Her eyes stared into mine without any recognition. She was covered with a greasy-looking filth, like she’d been rolling around in the motor oil that dripped from the engines of the tricycles on the street. She smelled like she had not bathed for weeks. I took a tiny step back and resisted the urge to cover my nose.

‘M-Ma’am?’

But the woman did not seem to see me. She squatted down on her haunches, muttering to herself. She might have been praying but I wasn’t sure.

A hand touched my shoulder and I whirled around.

‘Bernardo!’ It was Sister Lydia, who lived down the road. ‘My, how you’ve grown!’

‘Sister Lydia,’ I said. And then I couldn’t go on. What is wrong with Nena? I wanted to ask. But my old fears locked the question in my throat.

Sister Lydia seemed unafraid. She stepped past me and bent down, gently helping the witch up to her feet. She spoke slowly to Sister Nena, like she was speaking to a child. ‘There, there, darling. Go back inside.’ She put a hand on Nena’s elbow and tried to usher her back into the house but the woman just turned and pressed her face against the door.

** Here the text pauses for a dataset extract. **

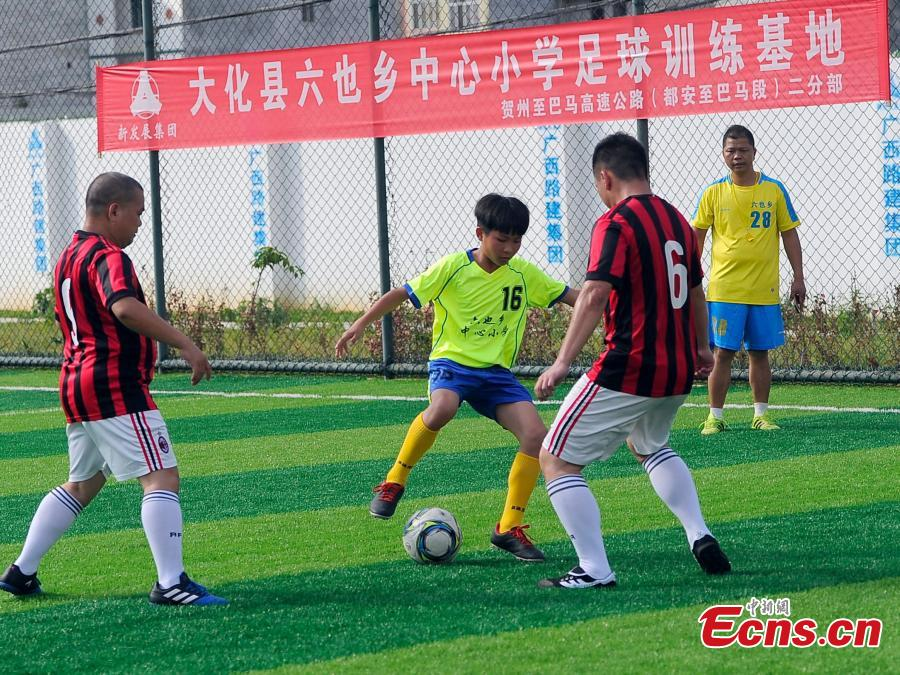 Wei Yuncheng (2ndL) plays in a football match in Liuye Township, Dahua Yao Autonomous County, South China's Guangxi Zhuang Autonomous Region. Wei, a member of the Liuye Central Elementary School boys football team, said his dream is to one day leave his mountain home to explore the outside world by playing football well. The mountainous county, with a population of 400,000 people, is one the poorest in the region. (Photo: China News Service/Jiang Xuelin)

Sister Lydia turned to me. ‘She is sick. She’s been very sick since the dog bit Gabriela. You heard about it, didn’t you?’

‘Yes, I heard.’

‘And what did you want from Nena?’

I bowed my head. How could Nena free me from the curse in this state? What was I to do now? Perhaps Gabriela would know. ‘Gabriela, is she here?’

As if in answer to my question, the dog began to howl inside the house, like a wolf at the moon. Goose pimples rose on my arms and I shuffled uncomfortably. ‘Oh, that Judas. He scares me.’

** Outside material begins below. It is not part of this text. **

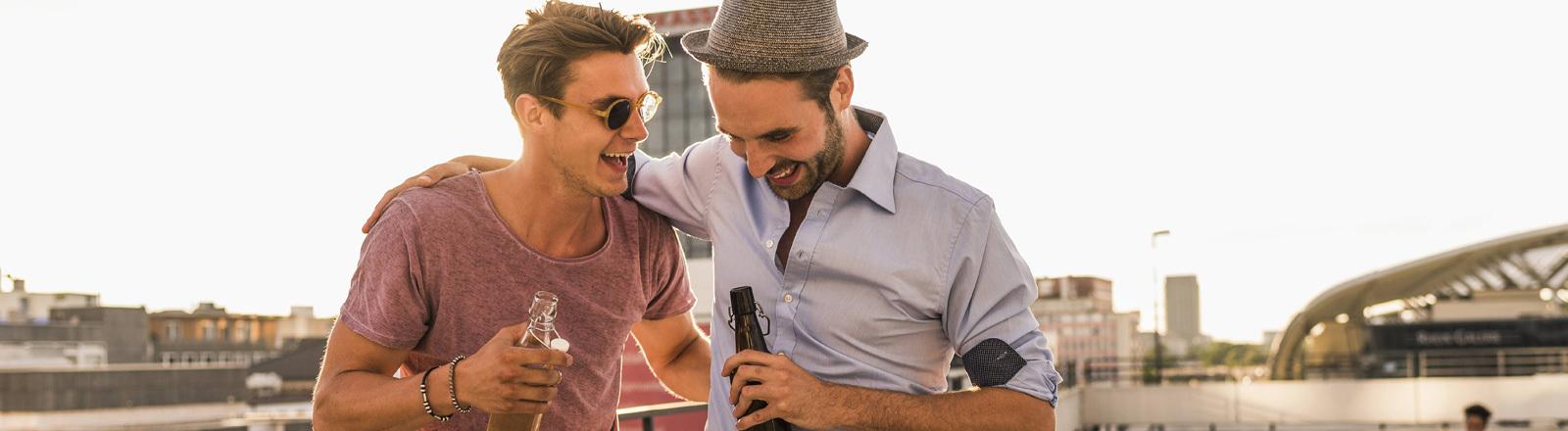 Zwei Männer auf dem Dach eines Parkdecks mit Bier in der Hand umarmen sich und reden miteinander.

Sister Lydia’s eyes widened. ‘Nardo, that isn’t Judas.’

I squinted at her. ‘What do you mean?’

‘Judas was rabid. Dangerous. After he bit Gabriela, he went wild in the streets. We had to call the police. They caught him and destroyed him.’

‘Destroyed him? Then …’

The dog’s howls became louder. They were coming from the room above our heads.

Sister Lydia covered her face with her hands. ‘The dog is dead. That sound …!’

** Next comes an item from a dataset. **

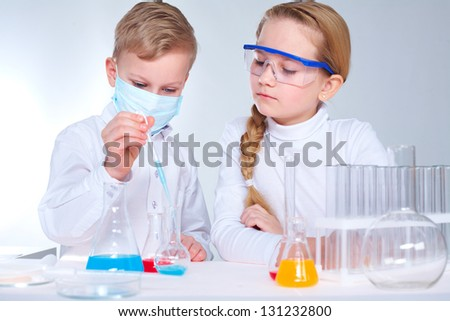 Two children making chemical experiments - stock photo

There was a banging above our heads and a window swung open. The dog’s howls resonated from deep inside the upstairs room. They subsided for a moment and then a shrieking began, unearthly and high and sharp.

Nena suddenly began to scream. ‘Gabriela! Oh save her, Lord! Gabriela!’

She threw her head back and held both arms out at the window as if someone was going to leap into her embrace.

Only then did I notice the small face staring down at us from the window. The hair was matted in long unkempt strands. If Gabriela had ever been a beauty, it was hard to see. Her expression was contorted with pain and madness. She strained towards the window, grunting like an animal. And then she opened her mouth and gave another bloodcurdling howl.

‘The dog infected Gabriela with rabies,’ Sister Lydia said, gently putting an arm around Nena, who was sobbing into the wall. ‘For a month, her mother tried to cure the illness with her spells and potions but nothing worked. By the time she took Gabriela to a doctor, it was too late. Nobody can help her now.’

29

Andi


Everything pales into insignificance.

I’ve heard that said; read it in books.

But when it fits something you know in real life. Well. Everything pales into insignificance. All our troubles. The shoebox house. The workaholic parents. The basketball, or lack of it. Everything paled in the face of what Bernardo had been through.

I am the blame. Bernardo’s soft, sad voice echoed in my head like my brain had somehow vanished and the sentence was just bouncing around in my big empty skull.

Yesterday’s Andi might have sniggered to herself – I mean, giants and witches and curses. I don’t go for Harry Potter or The Lord of the Rings or … but what Bernardo’s been through – it wasn’t just about magic, was it?


It took Gabriela a month to die of rabies.